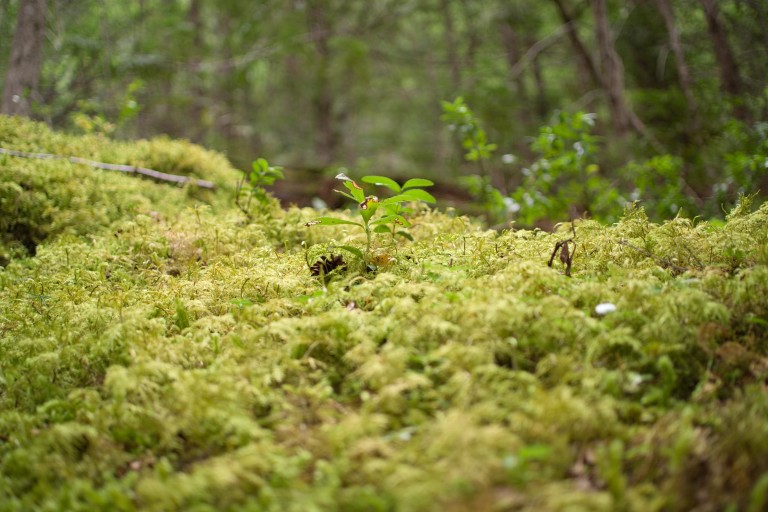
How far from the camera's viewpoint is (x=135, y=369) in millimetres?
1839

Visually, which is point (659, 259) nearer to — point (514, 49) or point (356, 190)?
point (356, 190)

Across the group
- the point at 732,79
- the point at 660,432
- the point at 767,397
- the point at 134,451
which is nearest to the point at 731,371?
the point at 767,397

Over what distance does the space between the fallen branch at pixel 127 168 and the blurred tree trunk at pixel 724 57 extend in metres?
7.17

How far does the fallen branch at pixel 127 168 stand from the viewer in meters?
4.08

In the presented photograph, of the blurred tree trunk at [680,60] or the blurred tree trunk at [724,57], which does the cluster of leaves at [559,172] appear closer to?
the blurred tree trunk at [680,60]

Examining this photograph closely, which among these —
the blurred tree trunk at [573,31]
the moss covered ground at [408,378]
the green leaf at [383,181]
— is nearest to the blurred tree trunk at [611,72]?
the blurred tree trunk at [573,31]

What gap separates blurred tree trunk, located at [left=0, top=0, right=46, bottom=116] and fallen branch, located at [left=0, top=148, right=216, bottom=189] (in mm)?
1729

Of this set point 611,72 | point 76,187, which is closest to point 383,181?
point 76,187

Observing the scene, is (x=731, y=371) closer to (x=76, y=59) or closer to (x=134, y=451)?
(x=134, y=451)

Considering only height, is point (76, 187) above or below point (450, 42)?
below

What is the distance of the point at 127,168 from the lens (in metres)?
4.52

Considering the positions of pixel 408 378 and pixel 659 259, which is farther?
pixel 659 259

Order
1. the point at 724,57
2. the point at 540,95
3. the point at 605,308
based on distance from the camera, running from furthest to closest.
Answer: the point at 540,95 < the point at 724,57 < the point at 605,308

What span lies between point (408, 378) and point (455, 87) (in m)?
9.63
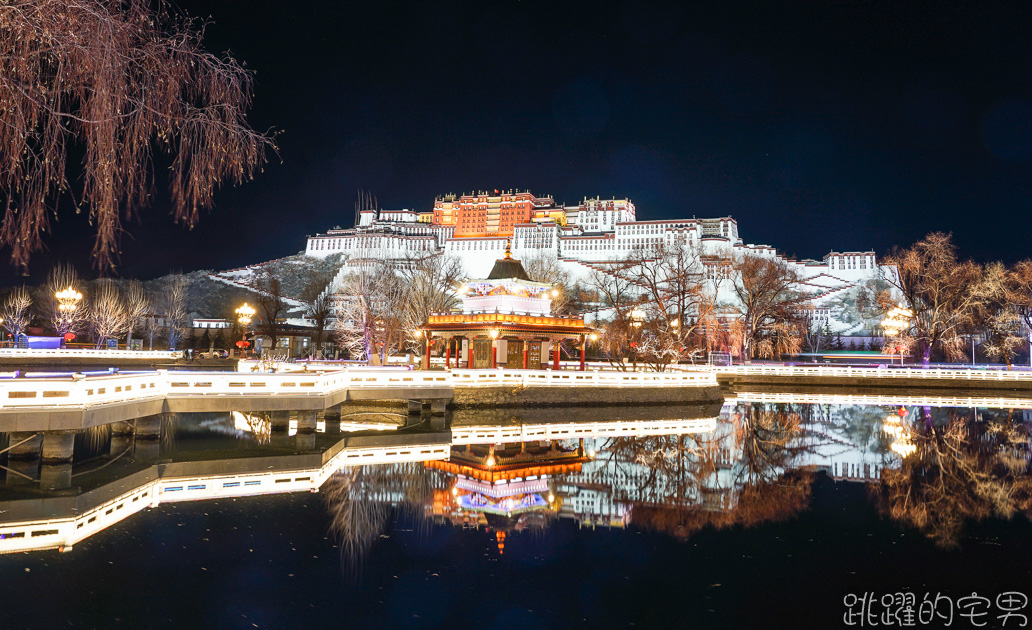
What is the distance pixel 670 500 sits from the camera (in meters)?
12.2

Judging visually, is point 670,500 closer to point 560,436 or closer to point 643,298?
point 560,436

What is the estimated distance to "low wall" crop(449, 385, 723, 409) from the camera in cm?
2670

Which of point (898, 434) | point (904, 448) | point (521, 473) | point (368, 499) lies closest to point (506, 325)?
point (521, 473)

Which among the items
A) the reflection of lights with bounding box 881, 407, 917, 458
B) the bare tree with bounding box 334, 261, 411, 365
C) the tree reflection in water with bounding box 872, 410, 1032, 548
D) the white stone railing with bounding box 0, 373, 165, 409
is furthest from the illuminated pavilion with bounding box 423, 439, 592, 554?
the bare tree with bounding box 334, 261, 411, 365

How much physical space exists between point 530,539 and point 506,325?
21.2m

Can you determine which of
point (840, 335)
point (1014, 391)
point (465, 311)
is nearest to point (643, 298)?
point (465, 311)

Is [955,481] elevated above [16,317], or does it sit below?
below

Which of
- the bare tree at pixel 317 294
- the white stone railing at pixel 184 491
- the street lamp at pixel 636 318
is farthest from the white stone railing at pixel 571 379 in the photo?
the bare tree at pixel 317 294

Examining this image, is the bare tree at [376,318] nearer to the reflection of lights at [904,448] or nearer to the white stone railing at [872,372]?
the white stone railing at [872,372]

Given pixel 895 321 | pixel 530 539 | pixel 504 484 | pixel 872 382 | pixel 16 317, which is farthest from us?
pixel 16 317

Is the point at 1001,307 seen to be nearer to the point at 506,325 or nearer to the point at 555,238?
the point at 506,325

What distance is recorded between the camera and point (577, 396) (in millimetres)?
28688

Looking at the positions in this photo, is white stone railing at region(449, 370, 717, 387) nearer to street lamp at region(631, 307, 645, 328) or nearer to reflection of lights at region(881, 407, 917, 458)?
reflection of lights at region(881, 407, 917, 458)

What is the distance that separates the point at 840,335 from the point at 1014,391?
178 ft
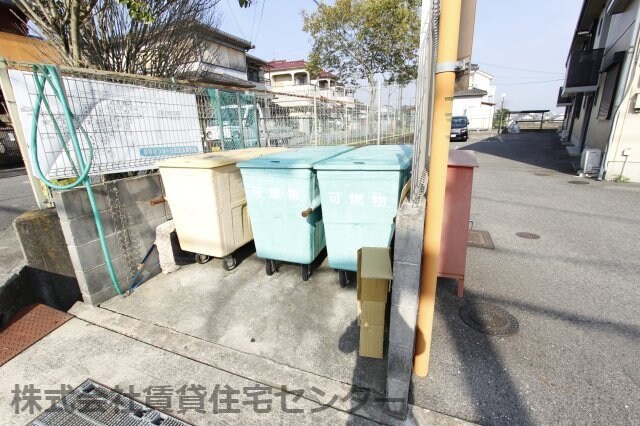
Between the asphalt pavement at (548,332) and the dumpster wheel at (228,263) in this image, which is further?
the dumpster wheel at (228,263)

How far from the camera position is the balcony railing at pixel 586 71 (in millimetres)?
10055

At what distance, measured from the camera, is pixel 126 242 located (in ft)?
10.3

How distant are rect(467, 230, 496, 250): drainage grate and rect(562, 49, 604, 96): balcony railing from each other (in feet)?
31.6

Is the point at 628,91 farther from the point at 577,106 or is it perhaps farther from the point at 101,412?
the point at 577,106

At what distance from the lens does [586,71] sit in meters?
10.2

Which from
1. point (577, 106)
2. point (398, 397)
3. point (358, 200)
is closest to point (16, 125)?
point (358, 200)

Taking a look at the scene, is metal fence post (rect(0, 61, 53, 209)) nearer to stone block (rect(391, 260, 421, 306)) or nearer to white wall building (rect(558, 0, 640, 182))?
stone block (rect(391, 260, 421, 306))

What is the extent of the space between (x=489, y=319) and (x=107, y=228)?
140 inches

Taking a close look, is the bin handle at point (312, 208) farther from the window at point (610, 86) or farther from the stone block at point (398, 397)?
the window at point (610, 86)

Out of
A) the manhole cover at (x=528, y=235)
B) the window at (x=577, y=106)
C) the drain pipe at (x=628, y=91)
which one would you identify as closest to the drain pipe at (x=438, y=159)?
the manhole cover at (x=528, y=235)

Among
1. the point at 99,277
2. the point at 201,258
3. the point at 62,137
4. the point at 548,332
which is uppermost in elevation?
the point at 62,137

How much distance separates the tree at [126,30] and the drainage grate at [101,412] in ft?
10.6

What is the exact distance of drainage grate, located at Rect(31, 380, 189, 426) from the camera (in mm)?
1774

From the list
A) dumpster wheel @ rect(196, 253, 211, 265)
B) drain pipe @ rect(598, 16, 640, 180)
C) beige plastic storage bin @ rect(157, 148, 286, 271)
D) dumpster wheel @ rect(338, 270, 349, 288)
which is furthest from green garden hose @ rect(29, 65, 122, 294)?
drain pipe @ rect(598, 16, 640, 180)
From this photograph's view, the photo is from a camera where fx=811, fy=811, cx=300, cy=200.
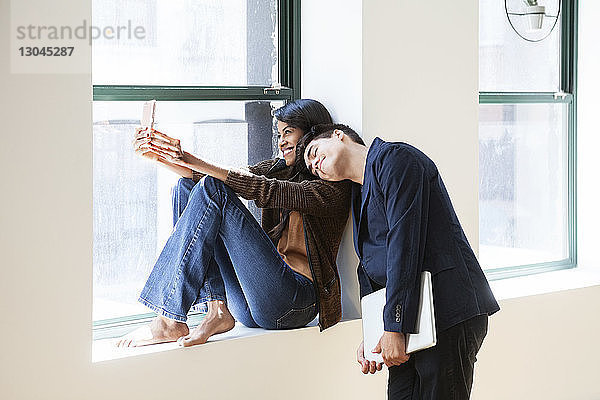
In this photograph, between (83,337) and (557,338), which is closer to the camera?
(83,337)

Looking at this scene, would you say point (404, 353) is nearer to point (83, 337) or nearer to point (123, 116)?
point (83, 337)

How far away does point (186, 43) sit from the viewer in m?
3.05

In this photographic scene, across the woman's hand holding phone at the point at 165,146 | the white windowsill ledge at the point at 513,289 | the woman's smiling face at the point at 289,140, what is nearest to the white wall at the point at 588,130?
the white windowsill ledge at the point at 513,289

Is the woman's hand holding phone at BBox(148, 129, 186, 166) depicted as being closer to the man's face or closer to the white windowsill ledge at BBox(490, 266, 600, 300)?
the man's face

━━━━━━━━

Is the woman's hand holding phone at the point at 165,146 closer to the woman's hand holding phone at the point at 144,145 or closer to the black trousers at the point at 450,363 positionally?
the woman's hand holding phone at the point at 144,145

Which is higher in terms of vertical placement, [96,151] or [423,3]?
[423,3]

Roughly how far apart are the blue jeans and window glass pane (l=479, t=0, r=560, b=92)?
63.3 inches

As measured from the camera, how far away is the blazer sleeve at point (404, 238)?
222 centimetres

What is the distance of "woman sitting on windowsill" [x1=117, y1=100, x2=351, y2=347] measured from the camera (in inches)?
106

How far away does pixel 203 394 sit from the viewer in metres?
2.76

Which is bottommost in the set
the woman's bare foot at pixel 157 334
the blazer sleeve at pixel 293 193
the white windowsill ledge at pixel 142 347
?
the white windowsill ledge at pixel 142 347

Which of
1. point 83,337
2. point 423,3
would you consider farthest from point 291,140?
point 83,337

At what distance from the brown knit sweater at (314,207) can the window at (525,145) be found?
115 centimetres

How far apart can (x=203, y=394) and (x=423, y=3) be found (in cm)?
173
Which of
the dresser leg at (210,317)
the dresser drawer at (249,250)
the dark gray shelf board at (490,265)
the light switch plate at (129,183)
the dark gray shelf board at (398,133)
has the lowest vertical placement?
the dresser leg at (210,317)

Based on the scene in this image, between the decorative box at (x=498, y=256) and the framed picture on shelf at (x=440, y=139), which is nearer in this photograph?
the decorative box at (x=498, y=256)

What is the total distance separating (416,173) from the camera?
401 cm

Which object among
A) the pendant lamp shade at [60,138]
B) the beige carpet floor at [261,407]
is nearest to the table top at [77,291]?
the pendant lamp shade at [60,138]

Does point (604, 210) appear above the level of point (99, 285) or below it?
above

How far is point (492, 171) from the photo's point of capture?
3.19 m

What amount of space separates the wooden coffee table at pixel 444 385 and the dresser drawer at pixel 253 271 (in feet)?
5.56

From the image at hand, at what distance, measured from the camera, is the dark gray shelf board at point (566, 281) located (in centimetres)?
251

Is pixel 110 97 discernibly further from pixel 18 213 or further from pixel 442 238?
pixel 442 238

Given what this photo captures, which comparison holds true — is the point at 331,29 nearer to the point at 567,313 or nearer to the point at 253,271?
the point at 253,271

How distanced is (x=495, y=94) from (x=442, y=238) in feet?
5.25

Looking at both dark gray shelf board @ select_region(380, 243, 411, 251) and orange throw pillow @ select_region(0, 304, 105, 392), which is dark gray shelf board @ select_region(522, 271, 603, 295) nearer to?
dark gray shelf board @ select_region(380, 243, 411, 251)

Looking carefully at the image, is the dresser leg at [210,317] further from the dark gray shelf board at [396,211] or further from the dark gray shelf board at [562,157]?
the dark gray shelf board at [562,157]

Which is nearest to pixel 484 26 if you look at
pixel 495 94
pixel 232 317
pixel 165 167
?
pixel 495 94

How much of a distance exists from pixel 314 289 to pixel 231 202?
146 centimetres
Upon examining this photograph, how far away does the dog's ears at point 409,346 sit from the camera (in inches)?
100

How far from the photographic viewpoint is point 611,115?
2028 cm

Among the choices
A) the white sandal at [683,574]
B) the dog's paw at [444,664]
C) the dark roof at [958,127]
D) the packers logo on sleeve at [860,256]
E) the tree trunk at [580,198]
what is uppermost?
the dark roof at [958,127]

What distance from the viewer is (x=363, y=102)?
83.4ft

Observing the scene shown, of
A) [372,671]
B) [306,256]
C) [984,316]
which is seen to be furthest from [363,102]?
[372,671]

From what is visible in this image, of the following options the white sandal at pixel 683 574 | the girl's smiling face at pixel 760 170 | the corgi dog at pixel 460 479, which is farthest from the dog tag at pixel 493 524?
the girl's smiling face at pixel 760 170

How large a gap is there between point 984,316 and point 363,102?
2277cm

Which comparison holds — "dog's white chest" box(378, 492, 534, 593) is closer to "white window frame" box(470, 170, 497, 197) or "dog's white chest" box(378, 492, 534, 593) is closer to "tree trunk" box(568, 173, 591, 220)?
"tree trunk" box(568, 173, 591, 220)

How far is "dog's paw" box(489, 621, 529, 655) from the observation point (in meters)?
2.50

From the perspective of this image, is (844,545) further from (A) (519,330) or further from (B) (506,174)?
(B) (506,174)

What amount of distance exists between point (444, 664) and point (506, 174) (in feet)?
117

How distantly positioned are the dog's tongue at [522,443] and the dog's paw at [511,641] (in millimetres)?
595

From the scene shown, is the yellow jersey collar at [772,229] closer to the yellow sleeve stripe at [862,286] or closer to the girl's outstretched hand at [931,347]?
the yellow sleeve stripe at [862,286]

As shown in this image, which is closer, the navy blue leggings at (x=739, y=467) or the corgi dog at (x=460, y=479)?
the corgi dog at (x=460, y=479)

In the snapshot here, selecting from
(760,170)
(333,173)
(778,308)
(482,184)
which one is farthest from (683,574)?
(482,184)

━━━━━━━━

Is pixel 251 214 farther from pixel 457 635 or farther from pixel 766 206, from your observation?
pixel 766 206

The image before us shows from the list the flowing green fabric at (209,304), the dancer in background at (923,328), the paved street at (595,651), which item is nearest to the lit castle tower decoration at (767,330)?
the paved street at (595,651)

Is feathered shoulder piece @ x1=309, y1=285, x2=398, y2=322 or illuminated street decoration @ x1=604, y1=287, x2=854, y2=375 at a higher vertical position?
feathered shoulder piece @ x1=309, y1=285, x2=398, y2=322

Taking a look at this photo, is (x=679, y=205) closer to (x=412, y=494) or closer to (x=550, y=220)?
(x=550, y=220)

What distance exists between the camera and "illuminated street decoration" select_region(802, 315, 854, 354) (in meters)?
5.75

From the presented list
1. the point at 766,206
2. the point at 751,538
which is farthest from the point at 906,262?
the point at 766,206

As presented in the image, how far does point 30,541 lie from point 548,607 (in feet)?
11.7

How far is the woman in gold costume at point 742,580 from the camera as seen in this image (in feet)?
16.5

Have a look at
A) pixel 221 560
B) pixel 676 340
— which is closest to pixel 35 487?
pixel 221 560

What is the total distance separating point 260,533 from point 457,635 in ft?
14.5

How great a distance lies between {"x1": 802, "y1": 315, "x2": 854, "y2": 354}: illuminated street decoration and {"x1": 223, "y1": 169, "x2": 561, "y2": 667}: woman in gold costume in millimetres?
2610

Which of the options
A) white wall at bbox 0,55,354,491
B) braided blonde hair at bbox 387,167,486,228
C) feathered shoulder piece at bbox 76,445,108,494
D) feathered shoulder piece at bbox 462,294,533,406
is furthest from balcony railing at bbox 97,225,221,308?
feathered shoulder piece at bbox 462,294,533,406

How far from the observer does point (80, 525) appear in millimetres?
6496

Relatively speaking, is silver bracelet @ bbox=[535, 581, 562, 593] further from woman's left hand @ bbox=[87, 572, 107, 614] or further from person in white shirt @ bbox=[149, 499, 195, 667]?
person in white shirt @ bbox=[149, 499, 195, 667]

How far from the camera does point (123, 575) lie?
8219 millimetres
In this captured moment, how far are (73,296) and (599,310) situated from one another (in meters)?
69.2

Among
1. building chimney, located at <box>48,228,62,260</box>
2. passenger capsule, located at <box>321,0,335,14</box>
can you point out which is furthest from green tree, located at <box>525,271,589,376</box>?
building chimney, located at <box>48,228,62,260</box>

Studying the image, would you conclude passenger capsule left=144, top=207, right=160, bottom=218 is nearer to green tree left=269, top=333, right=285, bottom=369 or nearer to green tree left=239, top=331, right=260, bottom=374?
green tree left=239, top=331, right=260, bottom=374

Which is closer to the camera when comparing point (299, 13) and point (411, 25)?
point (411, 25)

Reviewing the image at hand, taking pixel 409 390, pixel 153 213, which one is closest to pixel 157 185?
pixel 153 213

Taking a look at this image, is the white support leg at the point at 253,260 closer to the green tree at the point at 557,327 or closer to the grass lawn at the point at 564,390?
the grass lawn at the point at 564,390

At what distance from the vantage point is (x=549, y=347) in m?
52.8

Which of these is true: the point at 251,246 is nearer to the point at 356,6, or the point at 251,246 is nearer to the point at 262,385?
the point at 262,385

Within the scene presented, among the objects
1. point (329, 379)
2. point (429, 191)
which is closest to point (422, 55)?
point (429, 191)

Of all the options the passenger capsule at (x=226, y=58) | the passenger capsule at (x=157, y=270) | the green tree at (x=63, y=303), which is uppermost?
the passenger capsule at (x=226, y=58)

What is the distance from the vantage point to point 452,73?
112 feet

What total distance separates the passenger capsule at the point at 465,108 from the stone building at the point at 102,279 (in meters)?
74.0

━━━━━━━━

* [Given instruction]:
Duplicate the records from the line with "How far from the camera's" to the line with "Answer: the point", including both of those lines.

* [Result for this task]:
How far from the camera's viewpoint is (x=135, y=369) in millimetres?
1839

Visually, which is point (659, 259) nearer to — point (514, 49) or point (356, 190)?
point (356, 190)

Across the group
- the point at 732,79
- the point at 660,432
- the point at 767,397
- the point at 134,451
which is nearest to the point at 731,371?
the point at 767,397

Over what distance does the space between the fallen branch at pixel 127 168 and the blurred tree trunk at pixel 724 57 extend in metres?
7.17

How far does the fallen branch at pixel 127 168 stand from the viewer in meters?
4.08

In the presented photograph, of the blurred tree trunk at [680,60] or the blurred tree trunk at [724,57], which does the cluster of leaves at [559,172] appear closer to?
the blurred tree trunk at [680,60]

Examining this photograph closely, which among these —
the blurred tree trunk at [573,31]
the moss covered ground at [408,378]
the green leaf at [383,181]
— is nearest to the blurred tree trunk at [611,72]?
the blurred tree trunk at [573,31]

What gap separates blurred tree trunk, located at [left=0, top=0, right=46, bottom=116] and fallen branch, located at [left=0, top=148, right=216, bottom=189] (in mm)?
1729

Of this set point 611,72 | point 76,187, which is closest to point 383,181?
point 76,187

Observing the scene, is (x=731, y=371) closer to (x=76, y=59) or closer to (x=134, y=451)?
(x=134, y=451)

Considering only height, is point (76, 187) above or below point (450, 42)?
below

What is the distance of the point at 127,168 from the lens (in metres)?
4.52

Considering the positions of pixel 408 378 and pixel 659 259, which is farther?
pixel 659 259

Order
1. the point at 724,57
2. the point at 540,95
3. the point at 605,308
based on distance from the camera, running from furthest to closest.
Answer: the point at 540,95 < the point at 724,57 < the point at 605,308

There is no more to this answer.